The album’s title sort of gives it away, really. 24 songs from a bygone era eulogising that most social and potentially poisonous form of summer pastimes, cooking meat products in the Great Outdoors. Or, at least using the imagery of freshly-prepared meat for the purposes of alluding to something altogether more saucy. It might just be me, but it’s difficult to believe everyone here’s being 100% innocent with titles such as Who Did You Give My Barbecue To?, Pepper Sauce Mama (with it’s opening line “Pepper Sauce Mama, you make my meat red hot”) and I Crave My Pig Meat.
Given the age of the recordings and the fact that there surely couldn’t have been a vast number of recordings of this subject matter that someone could simply pick out the best two dozen, the quality throughout is remarkable and a credit to the curators at Old Hat Records for sourcing and taking such care of these songs. Credit is also due to these guys for the 20-page booklet that accompanies this CD that manages to cram so much info on both the history of the American Barbecue and of each song/artist that it’s easy to fully steep (or should that be marinade? Yeah, probably not) oneself into the unique atmosphere that this record creates, even if my attention is drawn to the potted history of The Two Charlies – which goes to some length to explain that Charlie Jordan may not necessarily be the Charlie Jordan that blues aficionados might first think, but doesn’t then go on to say whether or not the second Charlie (Manson) is the one that we all first thought it was.
Those seeking Blues authenticity will be more than happy at the list of names on offer, the various nicknames evoking all manner of the right imagery: Frankie “Half Pint” Jackson (who was somewhat diminutive), Tiny Parham (who was named rather ironically), Blind Boy Fuller (who was) and Bogus Ben Covington (who used to pretend to be blind, but wasn’t) are all part of a rich pantheon of Blues/Jazz nomenclature from south of the Mason-Dixon line that we’re all familiar with. I must confess to not being quite so au fait with Richard M. Jones’ Jazz Wizards or Vance Dixon And His Pencils, but I’ll try most anything once and the leisurely-grooved jazz of the former’s Smoked Meat Blues and the slightly more sprightly Crispin Hellion Glover-esque weird scat of the latter are both joys to listen to. Even the apparent paradox created by Tempo King And His Kings of Tempo (surely this’d mean that they’re all him? My brain hurts) fits in well with this rather wonderfully strange compilation.

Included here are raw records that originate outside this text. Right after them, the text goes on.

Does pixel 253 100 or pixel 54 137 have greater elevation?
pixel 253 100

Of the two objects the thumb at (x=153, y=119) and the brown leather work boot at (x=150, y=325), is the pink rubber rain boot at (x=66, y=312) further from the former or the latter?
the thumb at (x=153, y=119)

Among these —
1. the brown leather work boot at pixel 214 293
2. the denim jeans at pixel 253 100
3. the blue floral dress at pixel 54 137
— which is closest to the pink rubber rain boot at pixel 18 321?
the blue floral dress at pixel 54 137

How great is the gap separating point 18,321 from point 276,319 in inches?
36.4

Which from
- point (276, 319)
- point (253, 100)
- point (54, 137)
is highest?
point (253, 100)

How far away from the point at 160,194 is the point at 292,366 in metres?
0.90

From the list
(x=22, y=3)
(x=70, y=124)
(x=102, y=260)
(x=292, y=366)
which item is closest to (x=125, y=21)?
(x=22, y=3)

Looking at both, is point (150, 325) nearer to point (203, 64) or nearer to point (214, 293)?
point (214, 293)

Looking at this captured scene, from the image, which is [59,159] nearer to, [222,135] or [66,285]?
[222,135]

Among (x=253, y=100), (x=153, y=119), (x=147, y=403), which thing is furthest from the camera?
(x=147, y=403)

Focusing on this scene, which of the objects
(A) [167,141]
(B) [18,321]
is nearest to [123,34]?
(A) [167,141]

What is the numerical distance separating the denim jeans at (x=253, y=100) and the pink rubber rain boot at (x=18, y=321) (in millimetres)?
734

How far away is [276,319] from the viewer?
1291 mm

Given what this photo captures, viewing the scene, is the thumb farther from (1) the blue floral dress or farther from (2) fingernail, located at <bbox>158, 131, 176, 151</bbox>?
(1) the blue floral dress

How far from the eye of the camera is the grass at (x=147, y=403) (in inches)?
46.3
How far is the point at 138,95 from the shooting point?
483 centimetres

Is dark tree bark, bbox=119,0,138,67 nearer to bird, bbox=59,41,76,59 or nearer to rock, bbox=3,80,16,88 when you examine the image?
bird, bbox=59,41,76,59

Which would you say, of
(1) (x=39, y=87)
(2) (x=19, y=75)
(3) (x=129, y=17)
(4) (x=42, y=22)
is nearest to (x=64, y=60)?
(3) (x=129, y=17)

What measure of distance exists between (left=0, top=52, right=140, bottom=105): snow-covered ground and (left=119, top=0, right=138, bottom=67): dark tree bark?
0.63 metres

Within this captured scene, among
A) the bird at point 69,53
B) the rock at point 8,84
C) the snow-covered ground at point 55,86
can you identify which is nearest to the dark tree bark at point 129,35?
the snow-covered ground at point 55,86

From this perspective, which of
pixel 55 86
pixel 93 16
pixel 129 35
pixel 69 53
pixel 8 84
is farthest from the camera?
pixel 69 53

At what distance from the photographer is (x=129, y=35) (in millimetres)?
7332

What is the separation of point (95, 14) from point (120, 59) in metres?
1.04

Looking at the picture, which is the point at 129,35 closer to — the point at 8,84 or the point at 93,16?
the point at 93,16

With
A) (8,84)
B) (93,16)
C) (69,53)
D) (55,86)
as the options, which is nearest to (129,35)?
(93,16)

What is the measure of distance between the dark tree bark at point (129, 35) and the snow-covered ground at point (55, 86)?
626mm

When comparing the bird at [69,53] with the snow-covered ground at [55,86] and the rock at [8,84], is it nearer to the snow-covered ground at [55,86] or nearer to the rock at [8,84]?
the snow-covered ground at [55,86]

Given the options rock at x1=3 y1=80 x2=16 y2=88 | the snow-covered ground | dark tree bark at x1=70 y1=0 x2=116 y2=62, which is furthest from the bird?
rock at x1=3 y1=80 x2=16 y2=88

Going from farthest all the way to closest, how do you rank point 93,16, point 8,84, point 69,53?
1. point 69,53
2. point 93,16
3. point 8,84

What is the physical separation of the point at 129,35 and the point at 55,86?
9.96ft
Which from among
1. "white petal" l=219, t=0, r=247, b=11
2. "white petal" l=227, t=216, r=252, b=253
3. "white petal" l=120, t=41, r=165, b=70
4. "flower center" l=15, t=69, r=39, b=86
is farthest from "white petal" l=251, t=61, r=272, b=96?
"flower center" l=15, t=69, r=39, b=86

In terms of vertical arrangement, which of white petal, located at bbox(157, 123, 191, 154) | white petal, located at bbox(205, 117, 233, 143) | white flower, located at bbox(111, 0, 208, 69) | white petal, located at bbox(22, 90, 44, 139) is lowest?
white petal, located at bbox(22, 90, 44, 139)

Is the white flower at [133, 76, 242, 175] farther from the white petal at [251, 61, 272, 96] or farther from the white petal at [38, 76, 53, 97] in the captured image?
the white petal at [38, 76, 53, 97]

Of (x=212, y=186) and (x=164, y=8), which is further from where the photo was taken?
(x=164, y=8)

So yeah, I happily admit to buying this album for no reason other than baffled intrigue. Blues From The Pit certainly intrigues and baffles in equal measure, and it also succeeds admirably in entertaining by virtues of being fun (and occasionally very funny) to listen to, by providing a snapshot of an era where musicians of the time were even then bragging about material wealth and sex, and just providing a smile at the sheer brass neck of one song being little more than an advert for the drummer’s restaurant. The music’s really good, the atmosphere is delightful, and I’m now very hungry. Result all round, then.